Richard Baker (1568–1645) in Debtors Prison

Richard Baker
[ABOVE—Sir Richard Baker went to prison for debt. From the frontpiece of the Chronicles of the Kings of England, 1643. Public domain.]

In Sir Richard Baker, we see a Christian prisoner jailed for debt. He had made himself responsible for debts owed by his wife’s family. Unable to pay, he lost his property and died in debtor’s prison (Fleet Prison) on 18 February 1645 after ten years of incarceration. He spent those years in writing meditations on the Psalms and the Lord’s Prayer, as well as a chronicle of English history that went through several editions.

Here are selections from his comments on the Lord’s Prayer.

We may know what it is to do God’s will in earth as it is in heaven: by the which St. John tells of the four and twenty elders, “That they cast down their crowns before the throne of God, saying, Thou art worthy, O God, to receive glory, and honor, and power:” for so we must do by our wills, which are indeed our crowns: cast them down, and resign them up to God; but cast them down, not cast them away; resign them, but yet retain them; for without wills of our own, we can never do God’s will. Unwilling service is never acceptable: as St. Paul saith, “If I do it willingly, I have a reward;” and thus, if we can have wills of our own, and yet not do our own wills, if we can willingly renounce our own wills, and take God’s will in their room, and make it our own will: we shall then do with our wills, as the elders did with their crowns; and then we shall do God’s will as it is done in heaven.

God gives us our bread when He gives the earth strength to bring forth bread: God gives us our bread when He sends seasonable weather to gather in our bread: God gives us our bread when He grants us peace and quiet to eat our bread: God gives us our bread when He gives us health and strength to earn our bread: and if we could reckon up all the ways of God giving us our bread, we should find them to be more than the very grains of corn of the bread we eat.

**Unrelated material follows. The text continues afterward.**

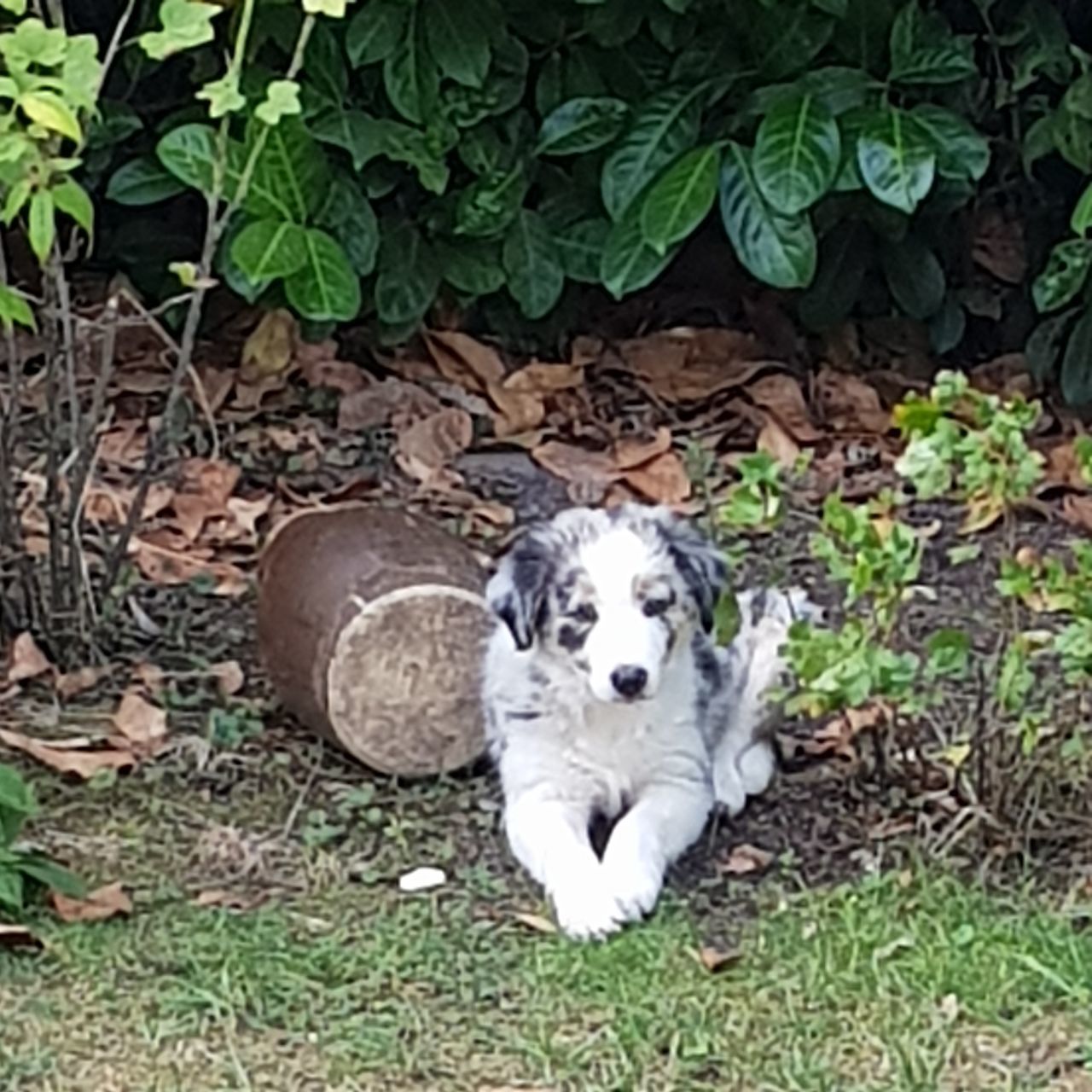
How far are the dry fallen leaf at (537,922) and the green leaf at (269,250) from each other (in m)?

By this petition then it appears that every man commits sin, because every man is here enjoined to ask forgiveness. But are there not the just? Yes, but they were just before God in His mercy, not in His justice; before God as a father, not as a judge; before God in Christ, not in themselves. And,in a word, to make good David’s words— they are just before God, not by their not committing, but by God’s not imputing, sin unto them. . . . But seeing God hath forgiven our sins already in Christ, what need we to trouble God or ourselves to ask forgiveness again, as though our words could do more than Christ’s deeds? but is it not as when a king proclaims a general pardon to all offenders, yet none shall have benefit by it but only such as sue it forth and fetch it out; so God indeed hath granted a general pardon to all sinners in the merits of His Son, but none shall have benefit by it but such only as sue it forth by the tongue of faith and fetch it out by the feet of charity, and this is the tongue of faith when we say, “Forgive us our trespasses.” These are the feet of charity, when we “Forgive them that trespass against us.”